[Spatial question entries]
....
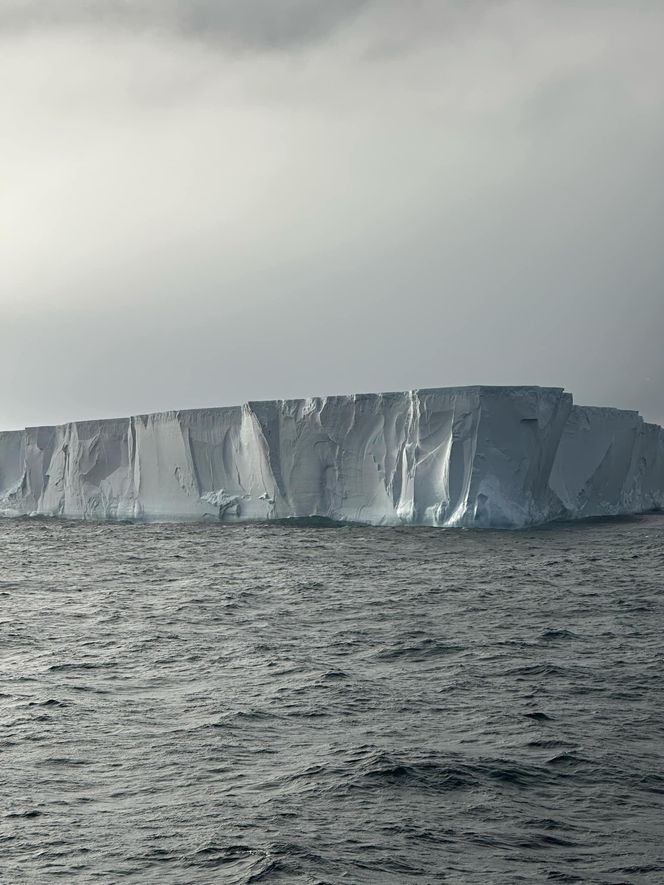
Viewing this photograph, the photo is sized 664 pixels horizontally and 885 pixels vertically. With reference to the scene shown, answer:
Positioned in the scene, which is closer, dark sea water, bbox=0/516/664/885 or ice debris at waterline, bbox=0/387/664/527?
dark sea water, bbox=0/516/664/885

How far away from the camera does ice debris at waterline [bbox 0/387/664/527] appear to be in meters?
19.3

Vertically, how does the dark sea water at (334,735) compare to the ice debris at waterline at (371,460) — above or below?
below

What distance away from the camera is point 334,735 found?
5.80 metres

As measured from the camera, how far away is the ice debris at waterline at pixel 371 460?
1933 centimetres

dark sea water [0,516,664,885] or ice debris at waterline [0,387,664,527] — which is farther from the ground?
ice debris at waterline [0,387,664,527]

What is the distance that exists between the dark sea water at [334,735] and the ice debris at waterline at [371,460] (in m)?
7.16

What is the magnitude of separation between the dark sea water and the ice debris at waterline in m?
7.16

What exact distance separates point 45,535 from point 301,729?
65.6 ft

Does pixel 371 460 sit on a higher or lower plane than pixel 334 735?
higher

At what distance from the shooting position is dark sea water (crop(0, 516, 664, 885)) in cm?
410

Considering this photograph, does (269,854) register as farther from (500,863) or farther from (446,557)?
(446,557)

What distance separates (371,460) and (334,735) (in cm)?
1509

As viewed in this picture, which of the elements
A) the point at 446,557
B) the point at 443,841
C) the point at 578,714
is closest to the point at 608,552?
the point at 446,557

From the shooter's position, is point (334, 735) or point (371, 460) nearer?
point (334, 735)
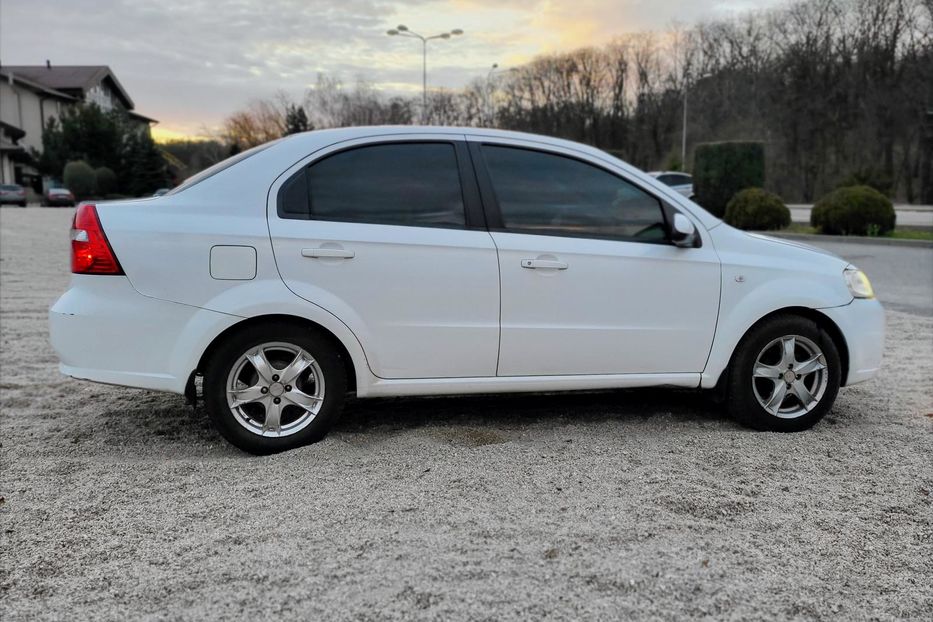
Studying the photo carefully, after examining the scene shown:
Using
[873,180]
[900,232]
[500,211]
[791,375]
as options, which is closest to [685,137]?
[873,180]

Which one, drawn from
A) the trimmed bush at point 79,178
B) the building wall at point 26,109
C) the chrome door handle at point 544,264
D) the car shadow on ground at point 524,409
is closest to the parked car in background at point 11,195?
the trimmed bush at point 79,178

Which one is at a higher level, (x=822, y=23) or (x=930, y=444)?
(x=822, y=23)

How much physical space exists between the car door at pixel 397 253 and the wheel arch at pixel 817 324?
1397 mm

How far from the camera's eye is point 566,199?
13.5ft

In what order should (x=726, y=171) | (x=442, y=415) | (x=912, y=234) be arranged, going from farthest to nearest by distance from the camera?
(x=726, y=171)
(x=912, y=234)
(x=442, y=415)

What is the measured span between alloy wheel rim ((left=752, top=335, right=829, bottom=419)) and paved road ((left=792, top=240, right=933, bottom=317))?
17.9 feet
....
Exercise objective: Render the lines above as a JSON list of strings, with one string per line and blank lines omitted. Leave the pictures out.

Written answer:
[
  "Viewing this photograph, the photo is sized 664 pixels horizontally and 885 pixels vertically. With reference to the scene shown, answer:",
  "Positioned in the scene, which is closer, dark sea water, bbox=0/516/664/885 or ice debris at waterline, bbox=0/387/664/527?",
  "dark sea water, bbox=0/516/664/885",
  "How far away from the camera does ice debris at waterline [bbox 0/387/664/527] appear to be in meters?",
  "19.3",
  "Vertically, how does the dark sea water at (334,735) compare to the ice debris at waterline at (371,460) — above or below?",
  "below",
  "What distance away from the camera is point 334,735 found?",
  "5.80 metres",
  "As measured from the camera, how far away is the ice debris at waterline at pixel 371 460?",
  "1933 centimetres",
  "dark sea water [0,516,664,885] or ice debris at waterline [0,387,664,527] — which is farther from the ground?",
  "ice debris at waterline [0,387,664,527]",
  "What is the distance that exists between the dark sea water at [334,735] and the ice debris at waterline at [371,460] (in m)?",
  "7.16",
  "What is the magnitude of separation between the dark sea water and the ice debris at waterline in m?",
  "7.16",
  "What exact distance separates point 45,535 from point 301,729?",
  "65.6 ft",
  "Does pixel 371 460 sit on a higher or lower plane than pixel 334 735?",
  "higher",
  "At what distance from the shooting position is dark sea water (crop(0, 516, 664, 885)) in cm?",
  "410",
  "Considering this photograph, does (269,854) register as farther from (500,863) or farther from (446,557)?",
  "(446,557)",
  "What distance separates (371,460) and (334,735) (in cm)?",
  "1509",
  "As viewed in this picture, which of the elements",
  "A) the point at 446,557",
  "B) the point at 443,841",
  "C) the point at 578,714",
  "is closest to the point at 608,552?",
  "the point at 446,557",
  "From the shooter's position, is point (334, 735) or point (371, 460) nearer?",
  "point (334, 735)",
  "Studying the photo carefully, after examining the scene shown:",
  "Using",
  "[873,180]",
  "[900,232]",
  "[500,211]",
  "[791,375]",
  "as options, which is closest to [685,137]?",
  "[873,180]",
  "Which one, drawn from",
  "A) the trimmed bush at point 79,178",
  "B) the building wall at point 26,109",
  "C) the chrome door handle at point 544,264",
  "D) the car shadow on ground at point 524,409",
  "is closest to the parked car in background at point 11,195?",
  "the trimmed bush at point 79,178",
  "Which one is at a higher level, (x=822, y=23) or (x=930, y=444)?",
  "(x=822, y=23)",
  "How much physical space exists between the car door at pixel 397 253 and the wheel arch at pixel 817 324?",
  "1397 mm",
  "How far from the camera's eye is point 566,199?",
  "13.5ft",
  "In what order should (x=726, y=171) | (x=442, y=415) | (x=912, y=234) be arranged, going from farthest to nearest by distance from the camera?",
  "(x=726, y=171)",
  "(x=912, y=234)",
  "(x=442, y=415)",
  "What is the measured span between alloy wheel rim ((left=752, top=335, right=829, bottom=419)) and paved road ((left=792, top=240, right=933, bottom=317))?",
  "17.9 feet"
]